Entre tudo que tinhamos de roupas, mantas, meias, estava tudo molhado, quer pela chuva que levamos quer pelas condições do balneário HORRIVEIS. Havia infiltrações, água a cair do teto ao qual molhou toda a nossa roupa que tinhamos guardado. Tentamos resolver de alguma maneira; eu dei um casaco, havia colegas que tinha uma ou outra peça de roupa seca e foram dando á nossa atleta.

Ela continuava a tremer de frio, com uma cor na cara irreconhecível, sem força para nada… chamamos os bombeiros, pois a situação estava tão escalada que nao tinhamos nenhuma maneira que a controla-la.

Tentamos pedir aquecedores, bancos (para sentar as pessoas, pois ninguém sentia as pernas), foi nos dito que não havia secador e foi nos dado apenas UM secador… havia pelo menos 4 jogadoras à volta do mesmo secador tentar secar uma roupa completamente encharcada.

Enquanto tratava-mos do caso da hipotremia da nossa jogadora é nos dito que o nosso mister também estava a entrar em hipotremia.

Ele é trazido pela a nossa equipa para o balneário para que fosse executado, o mesmo processo que aconteceu com a nossa colega.
Sinceramente, lembrar-me daquilo que aconteceu continua a dar-me arrepios de tão surreal que foi.

Entretanto a árbitra aparece novamente a dizer que o jogo iria prosseguir pois já nao estava a chover, ela dizia isto enquanto tremia de frio e os olhos dela lacrimejavam.

Eu já muito aborrecida com a situação respondo que neste momento nem seria pela chuva nem pelo frio mas sim pelo estado de saúde que se encontrava as atletas dentro das ambulâncias e as que estavam no balneário. Ninguém estava pronto para entrar, ninguém queria entrar, NINGUÉM queria passar por aquele momento outra vez, nem pelo frio.

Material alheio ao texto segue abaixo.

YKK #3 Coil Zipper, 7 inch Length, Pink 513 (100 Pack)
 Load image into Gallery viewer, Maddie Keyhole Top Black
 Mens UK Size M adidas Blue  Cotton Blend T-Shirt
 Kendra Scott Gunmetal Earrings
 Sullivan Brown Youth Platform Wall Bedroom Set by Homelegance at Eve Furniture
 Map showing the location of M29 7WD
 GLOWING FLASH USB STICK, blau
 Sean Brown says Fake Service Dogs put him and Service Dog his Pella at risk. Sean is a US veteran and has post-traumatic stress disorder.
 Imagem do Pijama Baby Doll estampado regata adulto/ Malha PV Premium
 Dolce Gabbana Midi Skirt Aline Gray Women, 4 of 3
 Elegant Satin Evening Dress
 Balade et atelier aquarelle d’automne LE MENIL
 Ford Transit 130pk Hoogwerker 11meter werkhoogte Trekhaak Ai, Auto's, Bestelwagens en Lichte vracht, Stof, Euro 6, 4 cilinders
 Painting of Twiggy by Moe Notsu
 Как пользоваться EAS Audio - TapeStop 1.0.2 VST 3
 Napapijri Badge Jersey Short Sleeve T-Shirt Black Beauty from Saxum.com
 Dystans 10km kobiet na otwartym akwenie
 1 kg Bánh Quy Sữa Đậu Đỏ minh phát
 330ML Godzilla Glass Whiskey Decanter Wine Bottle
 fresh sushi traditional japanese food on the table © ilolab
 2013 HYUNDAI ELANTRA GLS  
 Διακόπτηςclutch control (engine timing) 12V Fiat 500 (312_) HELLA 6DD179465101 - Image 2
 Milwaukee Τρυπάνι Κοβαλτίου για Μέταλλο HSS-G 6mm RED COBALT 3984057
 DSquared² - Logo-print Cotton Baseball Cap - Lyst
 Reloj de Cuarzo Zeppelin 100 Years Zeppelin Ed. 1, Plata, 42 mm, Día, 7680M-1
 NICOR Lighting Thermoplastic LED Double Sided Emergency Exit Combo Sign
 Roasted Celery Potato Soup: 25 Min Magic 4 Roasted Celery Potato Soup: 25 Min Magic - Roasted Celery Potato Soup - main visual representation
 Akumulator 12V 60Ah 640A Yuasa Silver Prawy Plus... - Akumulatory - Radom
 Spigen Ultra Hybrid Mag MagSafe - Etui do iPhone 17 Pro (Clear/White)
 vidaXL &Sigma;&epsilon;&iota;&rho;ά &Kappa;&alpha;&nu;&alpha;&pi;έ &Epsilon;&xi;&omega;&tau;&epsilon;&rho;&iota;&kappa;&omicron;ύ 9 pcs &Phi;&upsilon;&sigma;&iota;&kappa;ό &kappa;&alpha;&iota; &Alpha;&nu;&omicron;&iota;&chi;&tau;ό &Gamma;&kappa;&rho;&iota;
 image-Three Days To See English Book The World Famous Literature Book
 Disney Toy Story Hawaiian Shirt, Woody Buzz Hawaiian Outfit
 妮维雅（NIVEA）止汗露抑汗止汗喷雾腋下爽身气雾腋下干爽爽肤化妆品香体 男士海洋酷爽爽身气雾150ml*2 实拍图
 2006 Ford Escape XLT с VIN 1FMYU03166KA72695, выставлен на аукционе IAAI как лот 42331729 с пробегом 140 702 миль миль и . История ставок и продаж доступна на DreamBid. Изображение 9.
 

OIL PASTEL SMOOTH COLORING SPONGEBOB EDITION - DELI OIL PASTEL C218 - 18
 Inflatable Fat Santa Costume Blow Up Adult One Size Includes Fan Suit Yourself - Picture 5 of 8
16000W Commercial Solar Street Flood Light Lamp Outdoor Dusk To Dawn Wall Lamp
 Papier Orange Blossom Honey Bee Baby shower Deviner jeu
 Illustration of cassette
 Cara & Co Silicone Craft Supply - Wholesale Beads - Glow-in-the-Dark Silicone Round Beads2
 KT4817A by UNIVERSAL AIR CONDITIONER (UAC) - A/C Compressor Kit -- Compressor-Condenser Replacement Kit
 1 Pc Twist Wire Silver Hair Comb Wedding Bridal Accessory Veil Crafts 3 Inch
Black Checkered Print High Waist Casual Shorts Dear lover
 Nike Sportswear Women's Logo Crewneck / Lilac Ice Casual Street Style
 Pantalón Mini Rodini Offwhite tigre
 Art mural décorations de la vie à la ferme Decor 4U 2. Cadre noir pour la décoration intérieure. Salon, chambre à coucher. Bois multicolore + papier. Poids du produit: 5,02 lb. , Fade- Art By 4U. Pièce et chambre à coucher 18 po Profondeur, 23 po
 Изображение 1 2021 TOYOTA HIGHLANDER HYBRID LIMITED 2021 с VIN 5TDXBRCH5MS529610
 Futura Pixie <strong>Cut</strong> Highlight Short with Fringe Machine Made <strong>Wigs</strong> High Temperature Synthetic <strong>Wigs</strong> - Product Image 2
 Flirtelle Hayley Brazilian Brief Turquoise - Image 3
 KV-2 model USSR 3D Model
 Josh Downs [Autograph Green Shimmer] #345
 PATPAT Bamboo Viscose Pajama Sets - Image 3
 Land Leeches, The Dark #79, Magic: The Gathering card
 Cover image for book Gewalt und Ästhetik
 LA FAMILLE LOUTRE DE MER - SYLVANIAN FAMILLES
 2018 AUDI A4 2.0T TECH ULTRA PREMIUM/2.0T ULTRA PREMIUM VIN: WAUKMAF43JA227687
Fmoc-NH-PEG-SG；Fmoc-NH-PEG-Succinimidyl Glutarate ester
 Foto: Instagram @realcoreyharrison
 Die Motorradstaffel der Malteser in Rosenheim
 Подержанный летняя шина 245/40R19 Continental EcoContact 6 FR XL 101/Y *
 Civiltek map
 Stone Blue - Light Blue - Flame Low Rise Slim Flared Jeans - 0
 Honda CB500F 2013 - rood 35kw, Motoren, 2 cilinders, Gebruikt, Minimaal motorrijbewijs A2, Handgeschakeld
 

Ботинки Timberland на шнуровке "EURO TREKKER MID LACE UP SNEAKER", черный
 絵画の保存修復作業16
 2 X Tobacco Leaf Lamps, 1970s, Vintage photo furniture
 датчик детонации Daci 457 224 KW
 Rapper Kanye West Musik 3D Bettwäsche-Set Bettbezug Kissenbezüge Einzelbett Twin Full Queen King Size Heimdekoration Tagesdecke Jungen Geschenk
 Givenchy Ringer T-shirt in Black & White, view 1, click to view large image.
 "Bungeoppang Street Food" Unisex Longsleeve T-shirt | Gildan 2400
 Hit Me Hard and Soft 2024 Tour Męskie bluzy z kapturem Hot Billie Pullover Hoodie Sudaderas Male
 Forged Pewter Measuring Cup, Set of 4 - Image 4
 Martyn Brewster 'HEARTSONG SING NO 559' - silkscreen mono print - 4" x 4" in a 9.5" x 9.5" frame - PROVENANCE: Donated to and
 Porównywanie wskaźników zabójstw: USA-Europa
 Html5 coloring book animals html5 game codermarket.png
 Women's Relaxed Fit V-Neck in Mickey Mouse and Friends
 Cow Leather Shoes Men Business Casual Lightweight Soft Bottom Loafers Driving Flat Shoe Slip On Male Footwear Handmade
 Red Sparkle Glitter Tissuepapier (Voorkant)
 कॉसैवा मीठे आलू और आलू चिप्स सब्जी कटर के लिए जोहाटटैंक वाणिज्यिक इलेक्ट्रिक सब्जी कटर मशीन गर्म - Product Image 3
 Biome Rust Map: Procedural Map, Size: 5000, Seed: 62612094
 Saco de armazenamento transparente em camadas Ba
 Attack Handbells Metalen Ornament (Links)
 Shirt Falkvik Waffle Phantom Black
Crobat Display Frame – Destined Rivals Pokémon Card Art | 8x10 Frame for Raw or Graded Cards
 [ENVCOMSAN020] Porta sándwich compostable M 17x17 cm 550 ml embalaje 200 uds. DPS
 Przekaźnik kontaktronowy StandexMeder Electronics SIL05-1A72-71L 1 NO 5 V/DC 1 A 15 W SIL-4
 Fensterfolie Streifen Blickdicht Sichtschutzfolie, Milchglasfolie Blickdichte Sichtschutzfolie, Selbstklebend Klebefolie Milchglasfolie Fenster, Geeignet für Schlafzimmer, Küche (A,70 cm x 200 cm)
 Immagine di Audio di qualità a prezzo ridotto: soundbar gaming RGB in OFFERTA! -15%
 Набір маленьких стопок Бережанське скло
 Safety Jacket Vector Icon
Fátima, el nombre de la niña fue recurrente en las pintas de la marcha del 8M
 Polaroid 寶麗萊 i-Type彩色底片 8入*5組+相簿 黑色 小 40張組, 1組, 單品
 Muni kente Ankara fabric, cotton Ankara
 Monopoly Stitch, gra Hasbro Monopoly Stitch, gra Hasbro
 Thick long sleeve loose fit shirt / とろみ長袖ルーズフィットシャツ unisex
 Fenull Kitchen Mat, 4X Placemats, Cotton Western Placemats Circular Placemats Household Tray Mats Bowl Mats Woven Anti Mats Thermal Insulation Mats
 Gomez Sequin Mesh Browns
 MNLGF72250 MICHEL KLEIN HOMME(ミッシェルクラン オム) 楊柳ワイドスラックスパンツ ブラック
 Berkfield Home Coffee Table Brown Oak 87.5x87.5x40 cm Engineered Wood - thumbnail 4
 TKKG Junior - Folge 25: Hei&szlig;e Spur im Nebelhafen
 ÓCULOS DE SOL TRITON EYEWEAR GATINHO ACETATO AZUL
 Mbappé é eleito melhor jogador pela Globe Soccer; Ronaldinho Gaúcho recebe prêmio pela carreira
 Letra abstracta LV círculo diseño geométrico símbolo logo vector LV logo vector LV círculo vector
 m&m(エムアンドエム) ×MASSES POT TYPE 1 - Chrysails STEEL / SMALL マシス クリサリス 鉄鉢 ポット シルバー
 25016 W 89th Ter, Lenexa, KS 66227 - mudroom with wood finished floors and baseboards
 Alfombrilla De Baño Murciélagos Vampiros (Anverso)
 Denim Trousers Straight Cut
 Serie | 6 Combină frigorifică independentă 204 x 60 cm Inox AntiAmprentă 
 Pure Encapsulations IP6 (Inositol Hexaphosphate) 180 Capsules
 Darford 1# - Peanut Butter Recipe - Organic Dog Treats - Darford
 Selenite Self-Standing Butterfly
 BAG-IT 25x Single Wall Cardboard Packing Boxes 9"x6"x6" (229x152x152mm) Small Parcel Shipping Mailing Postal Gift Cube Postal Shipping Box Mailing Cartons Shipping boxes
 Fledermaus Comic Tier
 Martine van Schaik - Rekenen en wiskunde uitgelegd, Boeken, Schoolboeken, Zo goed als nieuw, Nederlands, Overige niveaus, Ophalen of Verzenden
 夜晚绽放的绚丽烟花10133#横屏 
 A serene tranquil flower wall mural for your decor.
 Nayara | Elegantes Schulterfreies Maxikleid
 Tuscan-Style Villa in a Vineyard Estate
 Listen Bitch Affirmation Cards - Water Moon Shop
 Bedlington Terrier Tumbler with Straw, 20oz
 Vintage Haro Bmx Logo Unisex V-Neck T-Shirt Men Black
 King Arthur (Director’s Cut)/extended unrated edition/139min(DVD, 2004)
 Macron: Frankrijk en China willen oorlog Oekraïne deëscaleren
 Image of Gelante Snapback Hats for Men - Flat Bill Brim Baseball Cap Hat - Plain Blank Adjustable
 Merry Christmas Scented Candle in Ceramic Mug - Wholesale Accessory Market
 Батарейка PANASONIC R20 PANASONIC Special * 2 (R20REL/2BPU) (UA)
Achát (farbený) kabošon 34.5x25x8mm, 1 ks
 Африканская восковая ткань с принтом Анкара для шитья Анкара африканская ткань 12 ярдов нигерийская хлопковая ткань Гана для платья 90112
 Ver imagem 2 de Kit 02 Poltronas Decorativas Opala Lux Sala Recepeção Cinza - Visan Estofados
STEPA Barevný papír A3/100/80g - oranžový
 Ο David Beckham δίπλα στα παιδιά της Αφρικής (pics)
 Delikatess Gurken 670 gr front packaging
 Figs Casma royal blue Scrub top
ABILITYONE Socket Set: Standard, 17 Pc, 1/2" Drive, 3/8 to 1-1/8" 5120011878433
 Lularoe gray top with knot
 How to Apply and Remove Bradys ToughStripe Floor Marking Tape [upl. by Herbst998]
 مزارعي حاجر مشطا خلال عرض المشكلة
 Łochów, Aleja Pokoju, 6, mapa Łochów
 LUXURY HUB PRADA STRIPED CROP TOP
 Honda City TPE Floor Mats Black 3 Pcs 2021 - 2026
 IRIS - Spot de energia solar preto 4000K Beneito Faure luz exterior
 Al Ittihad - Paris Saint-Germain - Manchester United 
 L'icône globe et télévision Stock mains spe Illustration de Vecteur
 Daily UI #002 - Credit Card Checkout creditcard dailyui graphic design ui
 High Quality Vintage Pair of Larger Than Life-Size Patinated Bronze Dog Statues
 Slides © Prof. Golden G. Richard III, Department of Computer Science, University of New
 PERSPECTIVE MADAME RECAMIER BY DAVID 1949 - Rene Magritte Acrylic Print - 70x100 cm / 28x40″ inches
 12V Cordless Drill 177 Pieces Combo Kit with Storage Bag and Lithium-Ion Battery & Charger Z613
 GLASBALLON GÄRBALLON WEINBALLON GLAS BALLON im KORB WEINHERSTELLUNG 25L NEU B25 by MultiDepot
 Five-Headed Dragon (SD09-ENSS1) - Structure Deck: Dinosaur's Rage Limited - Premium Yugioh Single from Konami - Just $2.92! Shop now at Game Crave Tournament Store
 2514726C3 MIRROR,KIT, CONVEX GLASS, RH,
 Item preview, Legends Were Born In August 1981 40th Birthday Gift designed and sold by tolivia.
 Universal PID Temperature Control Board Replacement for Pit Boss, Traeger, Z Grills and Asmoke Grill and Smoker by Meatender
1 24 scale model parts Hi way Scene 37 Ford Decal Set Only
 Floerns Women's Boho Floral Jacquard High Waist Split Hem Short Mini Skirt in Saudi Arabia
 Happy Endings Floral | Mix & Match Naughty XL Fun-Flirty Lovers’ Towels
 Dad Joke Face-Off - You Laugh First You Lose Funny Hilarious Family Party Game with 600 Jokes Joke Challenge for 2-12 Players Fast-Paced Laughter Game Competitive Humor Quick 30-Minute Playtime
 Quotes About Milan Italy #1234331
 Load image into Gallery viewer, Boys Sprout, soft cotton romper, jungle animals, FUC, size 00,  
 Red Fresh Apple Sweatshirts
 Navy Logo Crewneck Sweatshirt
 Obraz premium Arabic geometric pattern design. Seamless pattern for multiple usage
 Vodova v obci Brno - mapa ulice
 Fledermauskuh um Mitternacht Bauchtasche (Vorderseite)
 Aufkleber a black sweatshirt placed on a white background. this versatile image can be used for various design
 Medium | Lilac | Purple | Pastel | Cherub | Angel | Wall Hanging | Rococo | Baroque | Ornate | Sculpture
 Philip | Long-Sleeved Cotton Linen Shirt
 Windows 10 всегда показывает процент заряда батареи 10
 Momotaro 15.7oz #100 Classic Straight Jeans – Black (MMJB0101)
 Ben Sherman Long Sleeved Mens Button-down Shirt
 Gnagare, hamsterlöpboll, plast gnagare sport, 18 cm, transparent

Infelizmente tivemos que ir.
Enquanto não íamos para o jogo e ainda havia pessoas que não estavam a 100% continuamos de alguma forma para aquecer, quer tirar tudo do nosso corpo e meter as nossas toalhas de banho á nossa volta e reunir em círculo para que não houvesse frio

Dentro de campo era notório a falta de concentração da equipa  por tudo aquilo que havia passado, não se queria repetir o sucedido.
Esqueci-me de mencionar uma coisa MUITO importante.

Durante os momentos de socorro dentro do balneário e no campo, a luz foi abaixo mais de 15 vezes, o qual prejudicou muito quer num lado quer no outro. Num momento em que precisvamos de energia para ter água quente para aquecer a equipa e no outro para ver onde a bola estava e a continuidade do jogo. O jogo muitas vezes ficava parado, arrefecíamos e perdíamos o rumo mais uma vez.

Ninguém falava dentro de campo, e penso que ninguém estava disposto a falar após TUDO que aconteceu e pela forma que foi gerida.
Este foi o meu relato, a tentar realçar tudo que aconteceu dentro do balneário principalmente.

Queria também agradecer pela espaço que me deu para dizer a verdade dos factos e também pela notícia transmitida na sua conta!

É importante dar a conhecer ás pessoas aquilo que foi desenrolado no jogo de ontem



O testemunho de Beatriz expõe uma realidade dura, marcada pelo frio extremo, pela falta de condições mínimas e por decisões que, segundo a atleta, colocaram em risco a saúde física e emocional de jogadoras e equipa técnica.

Mais do que um simples jogo, o que aconteceu naquele final de tarde deixou marcas difíceis de apagar e levanta questões sérias sobre segurança, responsabilidade e proteção dos atletas. Tornar público este relato é, acima de tudo, uma forma de garantir que episódios semelhantes não sejam ignorados nem repetidos, e que o bem-estar dos jogadores esteja sempre acima de qualquer resultado desportivo.